Check out general Announcements here to see the latest news on Ashes of Creation & Intrepid Studios.
To get the quickest updates regarding Alpha Two, connect your Discord and Intrepid accounts here.
Comments
Bottom line is while informative and mildly interesting to me I tend to agree with MissionCreep: "I just don't need to know how the sausage is made."
I trust the team to bring a stable, quality product to market. If I didn't I wouldn't be dropping $2k to upgrade my (admittedly long overdue) computer equipment.
I would like to extend my heartfelt thanks for the wonderful content. I want to congratulate the entire AOC team for their exceptional work. I LOVED IT!
As a workaround maybe you could think also about releasing servers by merging adjacent cells into only one server. It could be done when those cells were almost empty (if many players are grouped in one place, for sure there will be almost-empty zones at that moment).
That could be a way of reducing the number of concurrent servers needed.
That is something that will happen dynamically. Just like there's an upper bound for the number of servers the game world will be divided across, there will also be a lower bound. Basically they'll scale in and out dynamically, within limits, to match the demands needed by player count and distribution
The new servers will just be provisioned dynamically in AWS. What they're doing in that regard is something cloud providers have offered for years. I've never used GameLift so I'm not sure how the specifics work for scaling in and out using that service. I would suspect that Intrepid is at least considering, if not actively pursuing, a custom contract with Amazon.
I loved the showcase and the details, if possible for something like this before giving a preview of simple cases having the showcase and tech ready for a large scale, not the max case, a case that does truly solidifies, not perfectly but provides a great confidence, the tech can do its job. In the case of meshing versus older network tech showing how smooth or not this new system runs in comparison. The slides and examples looked good but did not show properly its ability to handle X number of players in a small zone, active server sizes being re-scaled etc.
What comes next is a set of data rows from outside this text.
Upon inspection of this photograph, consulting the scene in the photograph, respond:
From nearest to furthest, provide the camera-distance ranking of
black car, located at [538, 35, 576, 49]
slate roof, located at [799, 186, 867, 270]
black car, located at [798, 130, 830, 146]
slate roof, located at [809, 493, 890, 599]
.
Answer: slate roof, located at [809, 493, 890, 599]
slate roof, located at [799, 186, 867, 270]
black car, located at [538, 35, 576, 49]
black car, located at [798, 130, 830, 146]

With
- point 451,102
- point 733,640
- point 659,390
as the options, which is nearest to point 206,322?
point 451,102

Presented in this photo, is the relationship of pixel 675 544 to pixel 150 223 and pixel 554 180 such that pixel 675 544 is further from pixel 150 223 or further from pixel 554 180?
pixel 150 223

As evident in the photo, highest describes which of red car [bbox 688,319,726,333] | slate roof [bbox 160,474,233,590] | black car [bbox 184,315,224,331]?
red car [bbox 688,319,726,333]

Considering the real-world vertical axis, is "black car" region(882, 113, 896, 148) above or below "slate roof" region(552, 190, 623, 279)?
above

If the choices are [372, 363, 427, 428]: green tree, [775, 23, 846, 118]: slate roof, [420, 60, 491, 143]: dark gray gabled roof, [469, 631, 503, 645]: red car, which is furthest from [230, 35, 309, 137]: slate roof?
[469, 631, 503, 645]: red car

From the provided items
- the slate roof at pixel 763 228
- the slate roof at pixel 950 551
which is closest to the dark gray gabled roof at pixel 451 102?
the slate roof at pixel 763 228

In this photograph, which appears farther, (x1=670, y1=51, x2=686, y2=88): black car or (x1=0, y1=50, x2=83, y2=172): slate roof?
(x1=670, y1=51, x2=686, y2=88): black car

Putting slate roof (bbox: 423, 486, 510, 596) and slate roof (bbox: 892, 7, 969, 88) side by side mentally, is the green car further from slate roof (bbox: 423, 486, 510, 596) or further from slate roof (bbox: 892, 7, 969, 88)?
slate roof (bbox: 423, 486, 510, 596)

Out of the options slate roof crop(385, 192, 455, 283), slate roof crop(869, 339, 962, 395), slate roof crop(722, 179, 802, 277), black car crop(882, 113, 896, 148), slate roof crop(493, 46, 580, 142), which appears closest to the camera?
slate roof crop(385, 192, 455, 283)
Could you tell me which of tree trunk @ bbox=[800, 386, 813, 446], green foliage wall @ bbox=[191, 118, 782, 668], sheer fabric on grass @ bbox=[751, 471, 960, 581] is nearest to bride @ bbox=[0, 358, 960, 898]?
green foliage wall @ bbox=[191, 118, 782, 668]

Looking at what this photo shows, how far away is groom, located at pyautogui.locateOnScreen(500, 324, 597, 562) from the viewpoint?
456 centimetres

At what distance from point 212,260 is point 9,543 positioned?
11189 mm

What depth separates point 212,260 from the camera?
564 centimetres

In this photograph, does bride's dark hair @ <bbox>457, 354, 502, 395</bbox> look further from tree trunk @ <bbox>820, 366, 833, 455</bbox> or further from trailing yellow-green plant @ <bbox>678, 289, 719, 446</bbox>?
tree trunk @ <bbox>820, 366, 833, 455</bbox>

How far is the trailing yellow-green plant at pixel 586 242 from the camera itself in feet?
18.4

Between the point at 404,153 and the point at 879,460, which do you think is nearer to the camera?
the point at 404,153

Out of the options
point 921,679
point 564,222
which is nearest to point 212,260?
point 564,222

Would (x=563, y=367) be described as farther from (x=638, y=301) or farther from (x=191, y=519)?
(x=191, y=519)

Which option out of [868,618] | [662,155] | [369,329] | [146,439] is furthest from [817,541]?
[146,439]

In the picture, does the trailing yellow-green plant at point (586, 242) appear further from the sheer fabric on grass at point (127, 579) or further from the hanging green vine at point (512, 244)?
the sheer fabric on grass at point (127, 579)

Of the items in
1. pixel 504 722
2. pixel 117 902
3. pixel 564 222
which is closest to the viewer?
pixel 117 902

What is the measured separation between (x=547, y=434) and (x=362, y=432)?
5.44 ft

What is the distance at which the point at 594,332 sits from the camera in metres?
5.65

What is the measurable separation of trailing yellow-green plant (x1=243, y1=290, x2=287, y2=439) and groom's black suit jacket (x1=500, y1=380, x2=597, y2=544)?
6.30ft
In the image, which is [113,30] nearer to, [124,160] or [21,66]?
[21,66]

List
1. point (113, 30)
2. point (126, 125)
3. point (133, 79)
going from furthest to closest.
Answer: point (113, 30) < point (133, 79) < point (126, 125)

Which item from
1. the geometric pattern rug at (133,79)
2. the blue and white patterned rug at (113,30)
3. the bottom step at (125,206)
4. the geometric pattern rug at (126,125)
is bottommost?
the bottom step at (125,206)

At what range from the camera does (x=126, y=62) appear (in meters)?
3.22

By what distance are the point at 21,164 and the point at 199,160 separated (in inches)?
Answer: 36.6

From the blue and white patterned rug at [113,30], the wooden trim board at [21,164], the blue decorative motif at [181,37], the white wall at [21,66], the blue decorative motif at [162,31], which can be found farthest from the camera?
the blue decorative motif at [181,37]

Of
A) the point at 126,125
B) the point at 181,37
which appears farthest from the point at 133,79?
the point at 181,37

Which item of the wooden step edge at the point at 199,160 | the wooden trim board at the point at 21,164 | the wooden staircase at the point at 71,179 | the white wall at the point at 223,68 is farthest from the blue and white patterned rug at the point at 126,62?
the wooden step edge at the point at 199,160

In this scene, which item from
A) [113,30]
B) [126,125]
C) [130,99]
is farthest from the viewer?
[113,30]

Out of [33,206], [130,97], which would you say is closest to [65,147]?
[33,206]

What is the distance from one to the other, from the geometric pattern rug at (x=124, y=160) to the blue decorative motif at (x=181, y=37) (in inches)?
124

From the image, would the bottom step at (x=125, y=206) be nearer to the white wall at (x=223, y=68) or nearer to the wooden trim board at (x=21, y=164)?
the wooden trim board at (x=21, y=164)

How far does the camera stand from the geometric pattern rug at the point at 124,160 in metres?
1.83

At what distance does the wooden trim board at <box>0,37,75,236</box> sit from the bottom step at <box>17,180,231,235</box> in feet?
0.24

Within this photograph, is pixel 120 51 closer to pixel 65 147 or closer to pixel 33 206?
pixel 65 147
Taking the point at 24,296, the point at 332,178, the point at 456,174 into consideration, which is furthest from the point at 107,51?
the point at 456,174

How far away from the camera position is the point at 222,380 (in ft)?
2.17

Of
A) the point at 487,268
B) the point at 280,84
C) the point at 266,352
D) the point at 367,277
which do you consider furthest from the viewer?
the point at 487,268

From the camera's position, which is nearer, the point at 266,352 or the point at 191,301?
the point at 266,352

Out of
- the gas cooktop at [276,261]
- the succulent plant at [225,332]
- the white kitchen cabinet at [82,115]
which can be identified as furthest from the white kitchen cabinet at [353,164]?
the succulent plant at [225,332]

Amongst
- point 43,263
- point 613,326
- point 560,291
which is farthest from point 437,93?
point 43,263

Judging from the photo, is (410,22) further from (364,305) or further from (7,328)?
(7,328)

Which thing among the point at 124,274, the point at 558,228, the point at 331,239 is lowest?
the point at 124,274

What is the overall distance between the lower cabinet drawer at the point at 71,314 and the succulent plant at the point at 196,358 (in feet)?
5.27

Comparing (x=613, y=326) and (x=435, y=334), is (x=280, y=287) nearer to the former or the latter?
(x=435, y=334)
Server meshing will not give anyone an advantage for having faster internet and will not affect the fairness of the game for anyone.
Intrepid !! // this word now has three clear meanings, all are relevent
I look forward to diving into Alpha2!
xoxo
LFG: Open World, tight knit coordination, multiple roles, will travel.
1. If there is any kind of player cap on one of the tiles/servers whatever you call them. One large group of players will fill up the tile/server so that basically no enemy force can every really get in because its always full.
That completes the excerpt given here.